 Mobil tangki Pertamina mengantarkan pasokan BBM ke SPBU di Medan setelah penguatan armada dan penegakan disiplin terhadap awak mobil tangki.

--

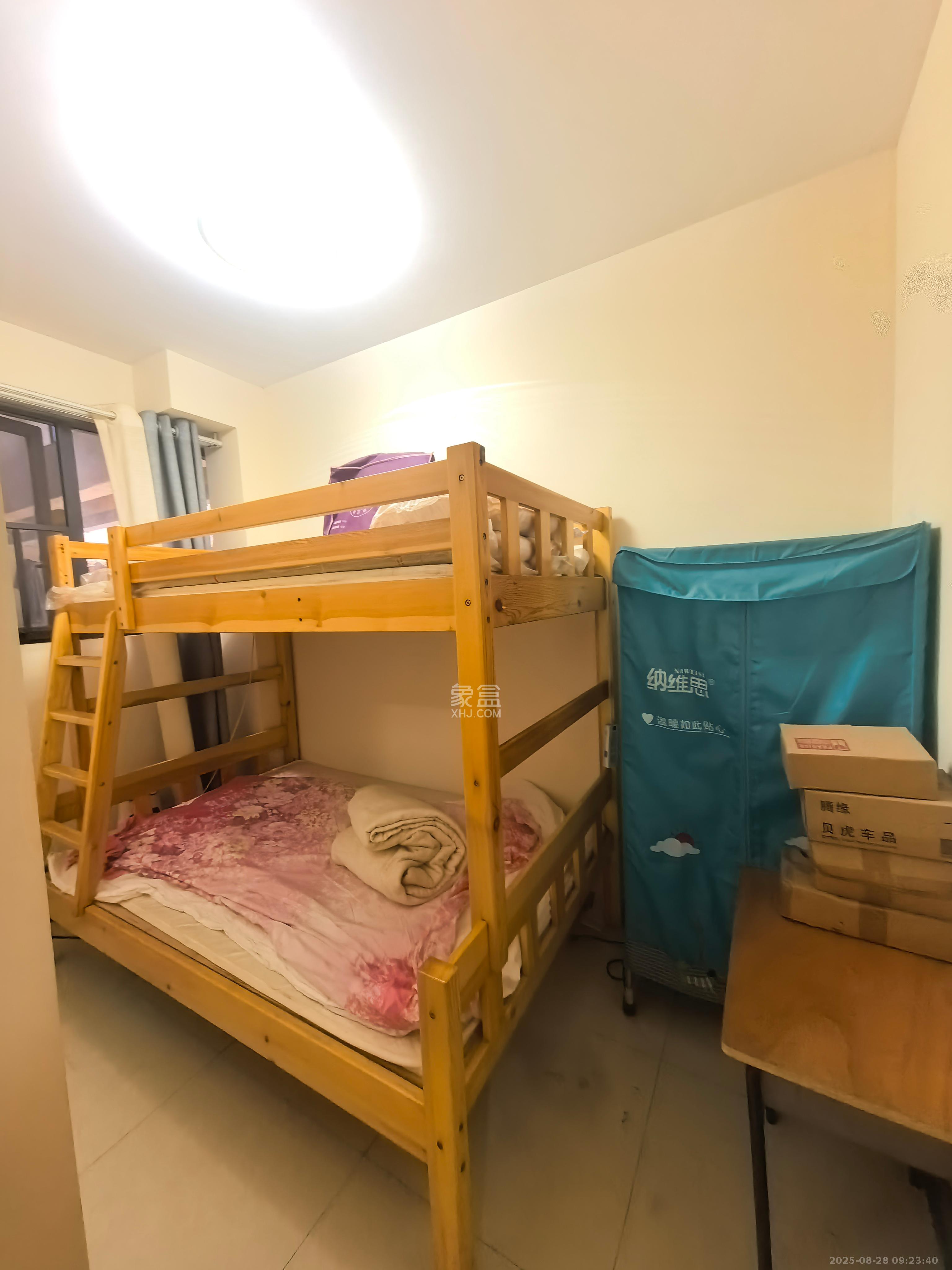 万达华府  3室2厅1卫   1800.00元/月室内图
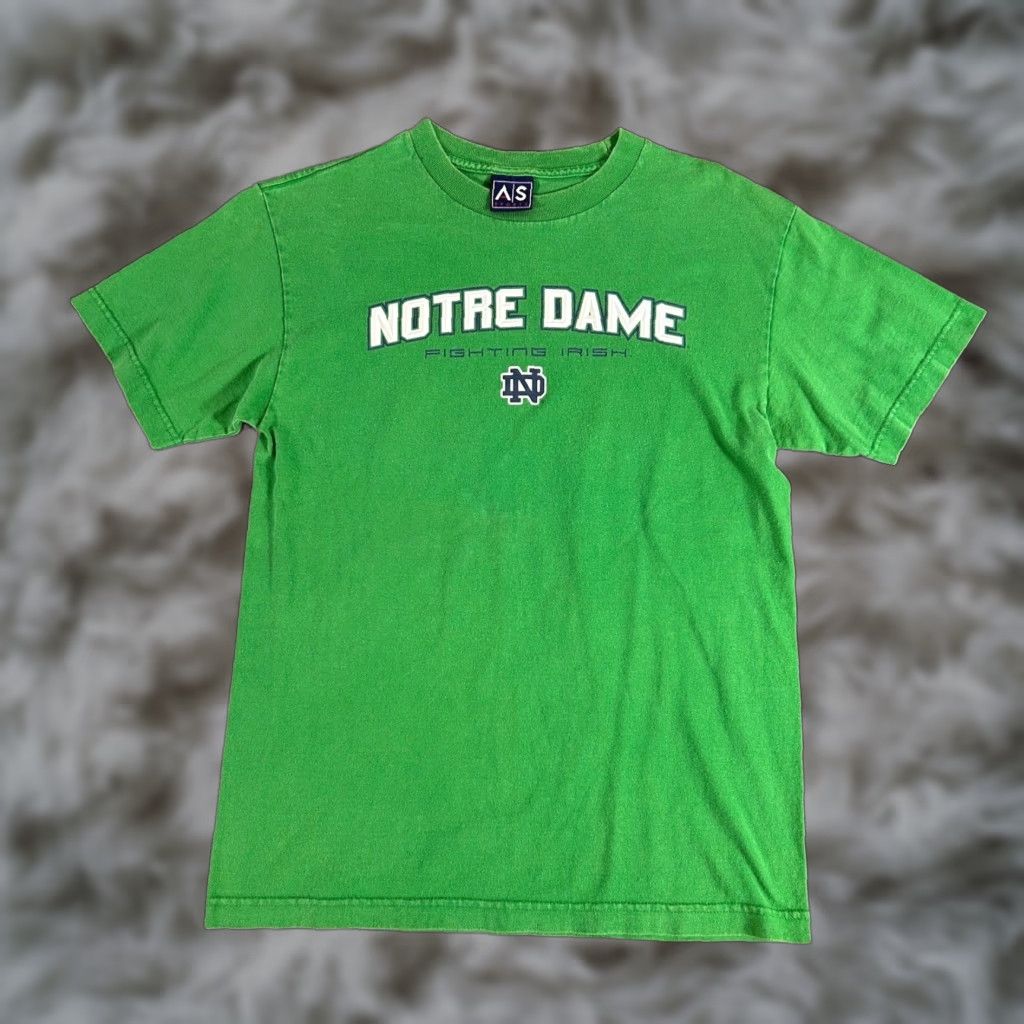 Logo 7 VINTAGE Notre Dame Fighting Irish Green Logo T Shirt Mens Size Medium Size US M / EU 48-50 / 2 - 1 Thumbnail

---

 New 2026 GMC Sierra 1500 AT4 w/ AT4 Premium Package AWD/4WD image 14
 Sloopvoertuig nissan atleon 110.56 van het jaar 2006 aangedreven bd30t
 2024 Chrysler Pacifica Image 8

• _Work request_: Copy the listing lines starting at the one containing "New 2026 GMC" and ending at the one containing "2024 Chrysler Pacifica Image 8", keeping every character as it appears.

• _Problem solution_:
 New 2026 GMC Sierra 1500 AT4 w/ AT4 Premium Package AWD/4WD image 14
 Sloopvoertuig nissan atleon 110.56 van het jaar 2006 aangedreven bd30t
 2024 Chrysler Pacifica Image 8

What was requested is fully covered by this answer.